WORK TO DO: Reproduce the complete listing without any deviation.

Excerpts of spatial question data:

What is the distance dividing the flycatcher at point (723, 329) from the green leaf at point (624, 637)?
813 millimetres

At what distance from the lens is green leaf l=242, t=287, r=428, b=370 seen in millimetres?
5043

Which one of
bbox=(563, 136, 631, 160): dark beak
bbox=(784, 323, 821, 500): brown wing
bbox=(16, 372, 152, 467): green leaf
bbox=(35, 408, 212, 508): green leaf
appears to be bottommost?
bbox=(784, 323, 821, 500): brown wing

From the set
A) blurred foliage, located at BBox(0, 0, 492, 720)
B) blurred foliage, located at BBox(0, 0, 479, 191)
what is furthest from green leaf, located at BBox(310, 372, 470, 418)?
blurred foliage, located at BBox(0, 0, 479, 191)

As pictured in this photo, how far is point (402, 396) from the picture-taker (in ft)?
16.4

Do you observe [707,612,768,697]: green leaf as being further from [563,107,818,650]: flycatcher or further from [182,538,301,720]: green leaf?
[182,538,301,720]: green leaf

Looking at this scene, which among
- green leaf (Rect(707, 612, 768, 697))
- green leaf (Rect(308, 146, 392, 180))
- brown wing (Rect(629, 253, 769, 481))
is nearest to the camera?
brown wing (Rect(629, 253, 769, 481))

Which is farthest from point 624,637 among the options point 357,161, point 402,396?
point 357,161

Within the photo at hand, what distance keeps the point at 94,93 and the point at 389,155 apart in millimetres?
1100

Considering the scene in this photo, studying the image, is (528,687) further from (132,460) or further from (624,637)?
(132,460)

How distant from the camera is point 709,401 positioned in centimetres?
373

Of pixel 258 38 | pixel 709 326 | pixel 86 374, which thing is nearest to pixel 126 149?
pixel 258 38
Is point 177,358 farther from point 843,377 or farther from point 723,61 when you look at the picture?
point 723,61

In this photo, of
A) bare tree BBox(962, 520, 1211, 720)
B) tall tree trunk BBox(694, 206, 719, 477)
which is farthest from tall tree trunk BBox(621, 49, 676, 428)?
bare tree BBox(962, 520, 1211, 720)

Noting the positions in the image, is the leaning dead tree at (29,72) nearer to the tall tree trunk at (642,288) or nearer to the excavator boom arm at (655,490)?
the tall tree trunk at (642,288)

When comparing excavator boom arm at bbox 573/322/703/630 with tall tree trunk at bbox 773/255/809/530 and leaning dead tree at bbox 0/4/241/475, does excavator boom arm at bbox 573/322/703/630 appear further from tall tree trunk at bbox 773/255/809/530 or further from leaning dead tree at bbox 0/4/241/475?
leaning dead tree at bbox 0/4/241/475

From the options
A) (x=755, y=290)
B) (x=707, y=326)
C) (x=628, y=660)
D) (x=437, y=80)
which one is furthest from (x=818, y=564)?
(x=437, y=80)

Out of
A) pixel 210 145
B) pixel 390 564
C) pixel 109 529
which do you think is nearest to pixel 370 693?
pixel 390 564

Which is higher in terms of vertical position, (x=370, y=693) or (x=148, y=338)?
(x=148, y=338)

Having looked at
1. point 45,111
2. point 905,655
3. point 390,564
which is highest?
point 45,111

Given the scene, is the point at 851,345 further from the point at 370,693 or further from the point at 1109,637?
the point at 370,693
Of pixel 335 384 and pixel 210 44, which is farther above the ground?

COMPLETED TASK:
What is the distance dividing the flycatcher at point (723, 329) from the green leaf at point (624, 637)?
813 millimetres

At what distance from the lens is green leaf l=242, t=287, r=428, b=370 seen in millimetres?
5043

Which one of
bbox=(563, 136, 631, 160): dark beak
bbox=(784, 323, 821, 500): brown wing
bbox=(16, 372, 152, 467): green leaf
bbox=(35, 408, 212, 508): green leaf
appears to be bottommost?
bbox=(784, 323, 821, 500): brown wing

From the set
A) blurred foliage, located at BBox(0, 0, 492, 720)
B) blurred foliage, located at BBox(0, 0, 479, 191)
what is furthest from green leaf, located at BBox(310, 372, 470, 418)?
blurred foliage, located at BBox(0, 0, 479, 191)

As pictured in this photo, how far is point (402, 396) from the picture-taker (in ft)?
16.4

Do you observe [707,612,768,697]: green leaf as being further from [563,107,818,650]: flycatcher or further from [182,538,301,720]: green leaf?
[182,538,301,720]: green leaf

Looking at this scene, which among
- green leaf (Rect(707, 612, 768, 697))
- green leaf (Rect(308, 146, 392, 180))
- brown wing (Rect(629, 253, 769, 481))
is nearest to the camera?
brown wing (Rect(629, 253, 769, 481))

Which is farthest from point 624,637 among the options point 357,161, point 402,396?
point 357,161

Within the photo at hand, what distance keeps the point at 94,93 and the point at 389,155 apart in millimetres?
1100

Considering the scene in this photo, studying the image, is (528,687) further from (132,460) or further from (624,637)?
(132,460)

How distant from the camera is point 709,401 positioned in centimetres?
373

Of pixel 258 38 | pixel 709 326 | pixel 86 374, which thing is nearest to pixel 126 149?
pixel 258 38
Is point 177,358 farther from point 843,377 or farther from point 723,61 when you look at the picture?
point 723,61

In this photo, of
A) bare tree BBox(962, 520, 1211, 720)
B) tall tree trunk BBox(694, 206, 719, 477)
which is farthest from tall tree trunk BBox(621, 49, 676, 428)?
bare tree BBox(962, 520, 1211, 720)

Noting the positions in the image, is the leaning dead tree at (29,72) nearer to the tall tree trunk at (642,288) or nearer to the excavator boom arm at (655,490)?
the tall tree trunk at (642,288)

When comparing excavator boom arm at bbox 573/322/703/630 with tall tree trunk at bbox 773/255/809/530 and leaning dead tree at bbox 0/4/241/475, does excavator boom arm at bbox 573/322/703/630 appear further from tall tree trunk at bbox 773/255/809/530 or further from leaning dead tree at bbox 0/4/241/475?
leaning dead tree at bbox 0/4/241/475

From the options
A) (x=755, y=290)
B) (x=707, y=326)
C) (x=628, y=660)
D) (x=437, y=80)
which one is furthest from (x=818, y=564)?
(x=437, y=80)

Out of
A) pixel 210 145
B) pixel 390 564
C) pixel 109 529
which do you think is nearest to pixel 370 693?
pixel 390 564

Which is higher in terms of vertical position, (x=370, y=693) or (x=148, y=338)?
(x=148, y=338)

Having looked at
1. point 45,111
2. point 905,655
3. point 390,564
which is highest?
point 45,111

Given the scene, is the point at 851,345 further from the point at 370,693 or further from the point at 1109,637?
the point at 370,693
Of pixel 335 384 and pixel 210 44, which is farther above the ground?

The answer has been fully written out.